■ **To do**
An exact copy of all records is expected, minus the images.

[Page-level text extractions]
============

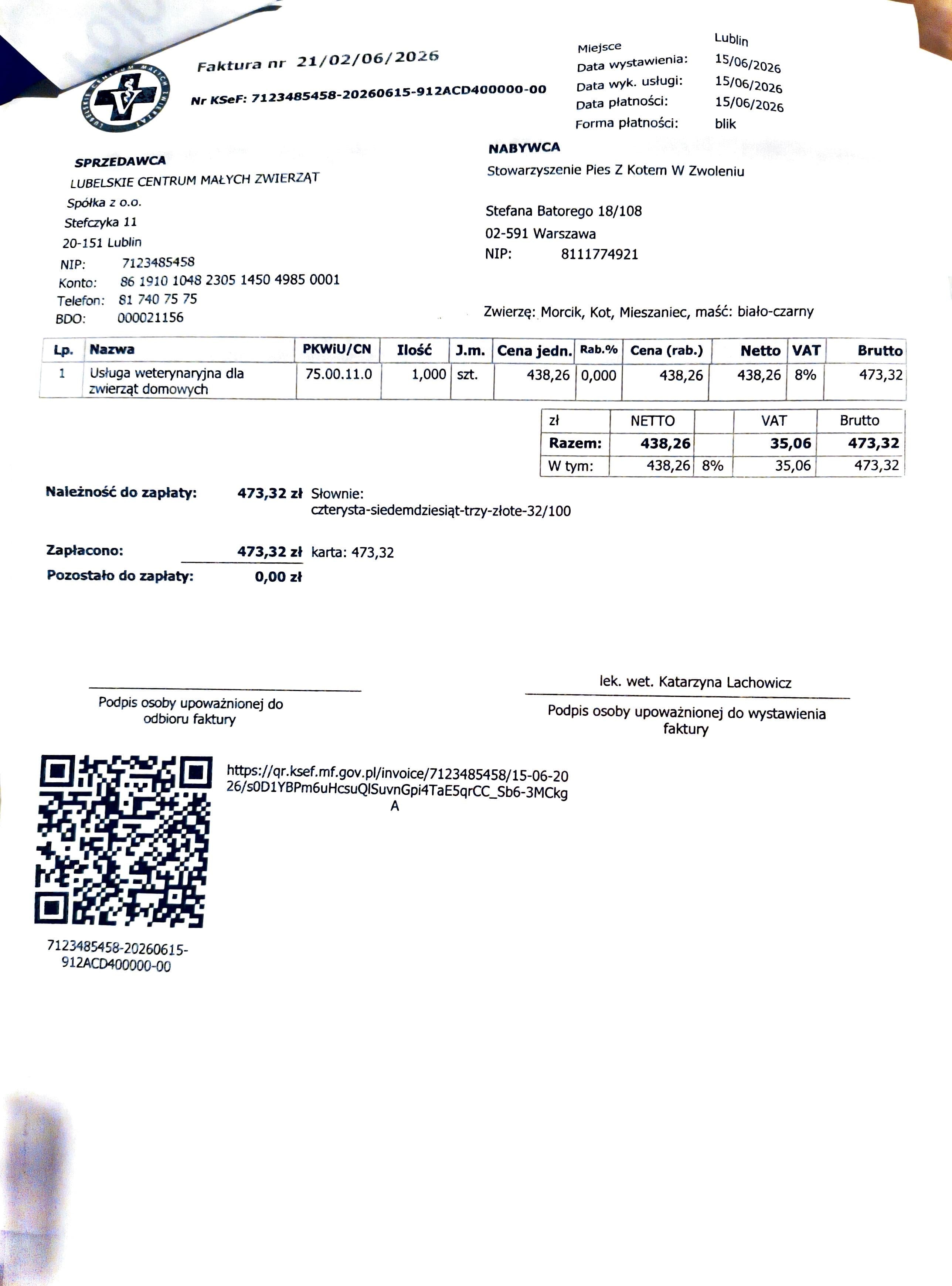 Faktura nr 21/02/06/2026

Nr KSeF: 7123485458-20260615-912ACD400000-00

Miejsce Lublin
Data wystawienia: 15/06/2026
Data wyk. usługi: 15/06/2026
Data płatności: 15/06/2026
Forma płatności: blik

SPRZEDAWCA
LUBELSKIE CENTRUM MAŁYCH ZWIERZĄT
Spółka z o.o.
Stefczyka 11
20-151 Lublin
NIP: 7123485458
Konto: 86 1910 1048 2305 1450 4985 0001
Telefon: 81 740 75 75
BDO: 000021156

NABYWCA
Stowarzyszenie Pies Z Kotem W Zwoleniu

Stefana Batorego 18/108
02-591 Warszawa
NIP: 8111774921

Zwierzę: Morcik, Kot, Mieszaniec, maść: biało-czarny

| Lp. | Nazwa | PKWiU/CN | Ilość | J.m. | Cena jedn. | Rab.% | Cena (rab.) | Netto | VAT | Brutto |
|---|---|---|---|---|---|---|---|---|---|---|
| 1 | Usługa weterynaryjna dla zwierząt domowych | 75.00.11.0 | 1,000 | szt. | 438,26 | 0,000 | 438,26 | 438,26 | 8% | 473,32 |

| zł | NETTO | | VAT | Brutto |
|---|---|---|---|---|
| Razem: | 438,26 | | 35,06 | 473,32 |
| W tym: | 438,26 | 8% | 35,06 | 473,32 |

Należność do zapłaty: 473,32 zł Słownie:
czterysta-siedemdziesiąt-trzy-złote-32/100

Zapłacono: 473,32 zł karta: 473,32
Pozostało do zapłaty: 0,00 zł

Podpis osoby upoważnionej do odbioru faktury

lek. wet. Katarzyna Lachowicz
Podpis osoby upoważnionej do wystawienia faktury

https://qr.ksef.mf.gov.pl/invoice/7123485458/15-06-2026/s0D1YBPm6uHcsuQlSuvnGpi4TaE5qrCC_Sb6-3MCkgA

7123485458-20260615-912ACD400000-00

============

■ **Result of the exercise**
 Faktura nr 21/02/06/2026

Nr KSeF: 7123485458-20260615-912ACD400000-00

Miejsce Lublin
Data wystawienia: 15/06/2026
Data wyk. usługi: 15/06/2026
Data płatności: 15/06/2026
Forma płatności: blik

SPRZEDAWCA
LUBELSKIE CENTRUM MAŁYCH ZWIERZĄT
Spółka z o.o.
Stefczyka 11
20-151 Lublin
NIP: 7123485458
Konto: 86 1910 1048 2305 1450 4985 0001
Telefon: 81 740 75 75
BDO: 000021156

NABYWCA
Stowarzyszenie Pies Z Kotem W Zwoleniu

Stefana Batorego 18/108
02-591 Warszawa
NIP: 8111774921

Zwierzę: Morcik, Kot, Mieszaniec, maść: biało-czarny

| Lp. | Nazwa | PKWiU/CN | Ilość | J.m. | Cena jedn. | Rab.% | Cena (rab.) | Netto | VAT | Brutto |
|---|---|---|---|---|---|---|---|---|---|---|
| 1 | Usługa weterynaryjna dla zwierząt domowych | 75.00.11.0 | 1,000 | szt. | 438,26 | 0,000 | 438,26 | 438,26 | 8% | 473,32 |

| zł | NETTO | | VAT | Brutto |
|---|---|---|---|---|
| Razem: | 438,26 | | 35,06 | 473,32 |
| W tym: | 438,26 | 8% | 35,06 | 473,32 |

Należność do zapłaty: 473,32 zł Słownie:
czterysta-siedemdziesiąt-trzy-złote-32/100

Zapłacono: 473,32 zł karta: 473,32
Pozostało do zapłaty: 0,00 zł

Podpis osoby upoważnionej do odbioru faktury

lek. wet. Katarzyna Lachowicz
Podpis osoby upoważnionej do wystawienia faktury

https://qr.ksef.mf.gov.pl/invoice/7123485458/15-06-2026/s0D1YBPm6uHcsuQlSuvnGpi4TaE5qrCC_Sb6-3MCkgA

7123485458-20260615-912ACD400000-00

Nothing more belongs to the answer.